NUI Galway hears how writer’s work shows how power functions through ‘creation of alternative facts’

Galway businessman John McNamara (Doctor of Laws), Fintan O’Toole of the Irish Times (Doctor of Laws), Dr Kristina M. Johnson and Prof Jane Grimson. Photograph: Joe O’Shaughnessy

Galway businessman John McNamara (Doctor of Laws), Fintan O’Toole of the Irish Times (Doctor of Laws), Dr Kristina M. Johnson and Prof Jane Grimson. Photograph: Joe O’Shaughnessy

 

THE work of Irish Times journalist Fintan O’Toole has long demonstrated how power functions through the creation of “alternative facts” and how art and life illuminate each other, according to NUI Galway (NUIG).

The journalist and author was conferred with an honorary doctorate of laws at NUIG on Friday, along with first Dublin University female engineering graduate Prof Jane Grimson, and businessman and Galway University Foundation chairman John McNamara.

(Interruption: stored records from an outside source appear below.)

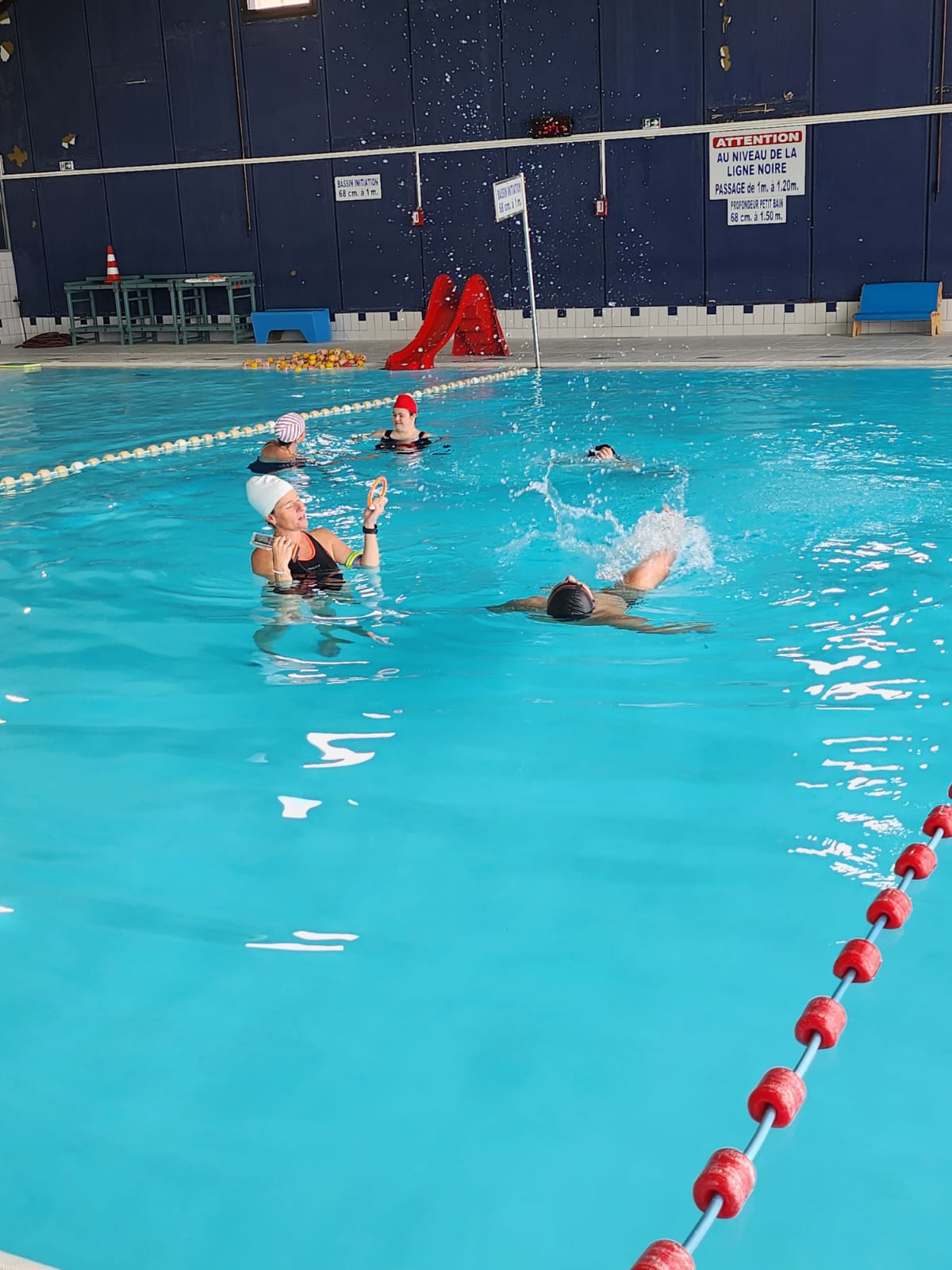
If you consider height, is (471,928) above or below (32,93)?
below

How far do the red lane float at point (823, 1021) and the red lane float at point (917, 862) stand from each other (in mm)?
851

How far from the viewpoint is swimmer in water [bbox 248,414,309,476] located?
28.5ft

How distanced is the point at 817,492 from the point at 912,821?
186 inches

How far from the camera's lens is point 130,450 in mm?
11133

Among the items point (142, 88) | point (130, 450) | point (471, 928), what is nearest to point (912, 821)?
point (471, 928)

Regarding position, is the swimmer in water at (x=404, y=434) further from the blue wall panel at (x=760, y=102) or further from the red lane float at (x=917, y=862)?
the blue wall panel at (x=760, y=102)

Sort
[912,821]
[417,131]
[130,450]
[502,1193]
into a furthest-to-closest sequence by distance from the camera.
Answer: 1. [417,131]
2. [130,450]
3. [912,821]
4. [502,1193]

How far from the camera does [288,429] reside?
8.66 m

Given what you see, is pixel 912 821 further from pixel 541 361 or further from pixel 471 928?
pixel 541 361

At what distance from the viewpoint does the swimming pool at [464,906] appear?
242cm

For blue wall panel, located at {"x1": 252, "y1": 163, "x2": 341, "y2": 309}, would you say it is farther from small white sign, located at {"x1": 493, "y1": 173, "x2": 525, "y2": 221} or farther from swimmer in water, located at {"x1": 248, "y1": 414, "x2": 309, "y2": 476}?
swimmer in water, located at {"x1": 248, "y1": 414, "x2": 309, "y2": 476}

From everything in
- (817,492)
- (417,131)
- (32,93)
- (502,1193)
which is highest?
(32,93)

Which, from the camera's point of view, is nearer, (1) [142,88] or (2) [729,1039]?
A: (2) [729,1039]

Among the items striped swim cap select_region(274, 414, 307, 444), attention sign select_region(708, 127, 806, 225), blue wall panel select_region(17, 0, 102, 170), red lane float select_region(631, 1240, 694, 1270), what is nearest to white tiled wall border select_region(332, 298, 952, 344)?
attention sign select_region(708, 127, 806, 225)
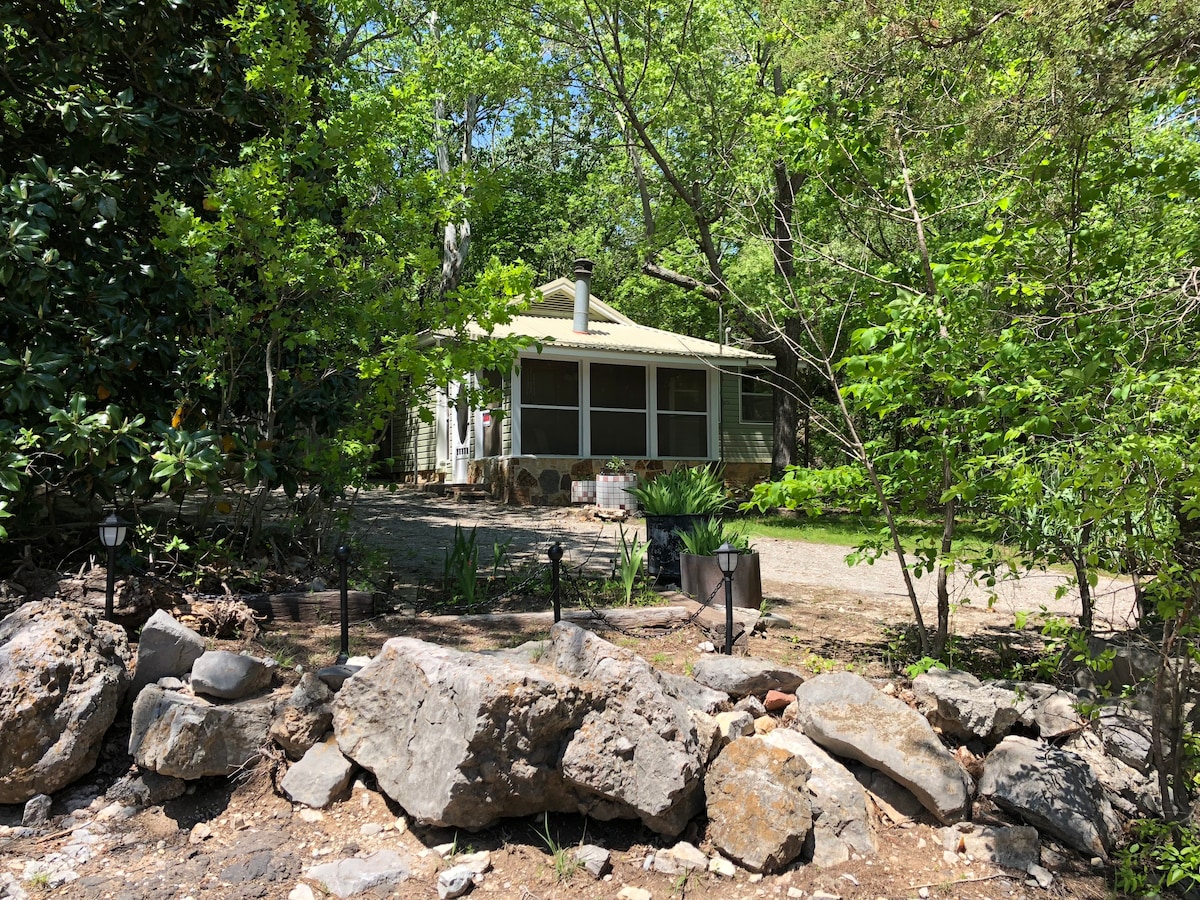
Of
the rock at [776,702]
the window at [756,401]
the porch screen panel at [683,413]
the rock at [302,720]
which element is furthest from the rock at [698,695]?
the window at [756,401]

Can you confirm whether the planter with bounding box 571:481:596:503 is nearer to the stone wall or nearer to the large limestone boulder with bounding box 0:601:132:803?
the stone wall

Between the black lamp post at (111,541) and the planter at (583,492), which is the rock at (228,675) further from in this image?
the planter at (583,492)

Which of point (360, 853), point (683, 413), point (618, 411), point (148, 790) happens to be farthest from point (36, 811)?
point (683, 413)

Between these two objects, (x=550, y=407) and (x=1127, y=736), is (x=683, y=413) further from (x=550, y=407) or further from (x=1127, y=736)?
(x=1127, y=736)

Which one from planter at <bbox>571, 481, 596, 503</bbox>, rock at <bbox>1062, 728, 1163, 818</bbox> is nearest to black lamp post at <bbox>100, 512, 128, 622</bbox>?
rock at <bbox>1062, 728, 1163, 818</bbox>

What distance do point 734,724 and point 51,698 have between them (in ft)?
9.70

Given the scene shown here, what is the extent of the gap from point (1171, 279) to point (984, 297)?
2.78 ft

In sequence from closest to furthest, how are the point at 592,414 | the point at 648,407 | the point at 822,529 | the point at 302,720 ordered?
the point at 302,720 → the point at 822,529 → the point at 592,414 → the point at 648,407

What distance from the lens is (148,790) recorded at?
146 inches

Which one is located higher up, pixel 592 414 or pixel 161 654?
pixel 592 414

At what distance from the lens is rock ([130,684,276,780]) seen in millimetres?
3633

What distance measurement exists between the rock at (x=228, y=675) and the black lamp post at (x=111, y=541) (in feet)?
2.37

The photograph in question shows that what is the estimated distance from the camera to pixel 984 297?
4.72m

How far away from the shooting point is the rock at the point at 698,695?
163 inches
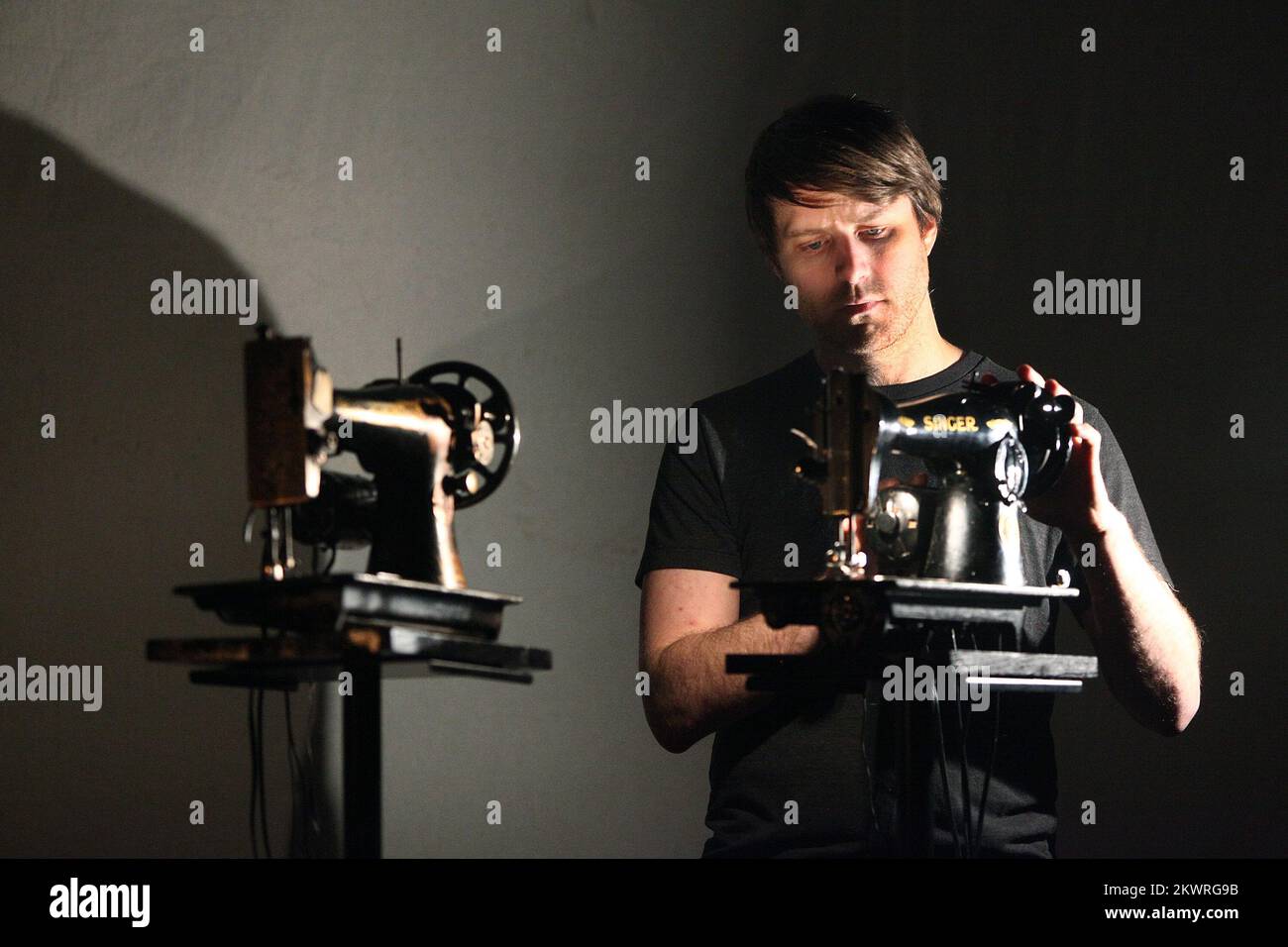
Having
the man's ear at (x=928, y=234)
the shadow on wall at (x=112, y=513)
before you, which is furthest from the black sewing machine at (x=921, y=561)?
the shadow on wall at (x=112, y=513)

Former US under secretary for energy Dr Kristina Johnson was conferred with an honorary doctorate in science.

In his citation, NUIG professor of theatre and drama studies Patrick Lonergan credited Mr O’Toole with preparing the reader for a “global present” where all political journalists require the skills of an astute theatre critic.

Visiting lecturer

Mr O’Toole, who recently received the 2017 European Press Prize and is Leonard L Milberg visiting lecturer in Irish Letters at Princeton University, has shown how “ our politics is inherently theatrical”, Prof Lonergan said.

“Taken collectively, this work demonstrates that the political, the ethical and the creative all fire from the same circuit.”

He recalled the late Seamus Heaney’s observation that “journalists like Fintan O’Toole are the ones to look to if you want your lifelines to the contemporary reopened, or the jump leads to your ethical sense connected up”.

“He has shown repeatedly that the public intellectual has a role to play in our society . . . and has done what many of our great artists have set out to achieve” in demanding Ireland should be a “better, fairer and more honest place”, Prof Lonergan said.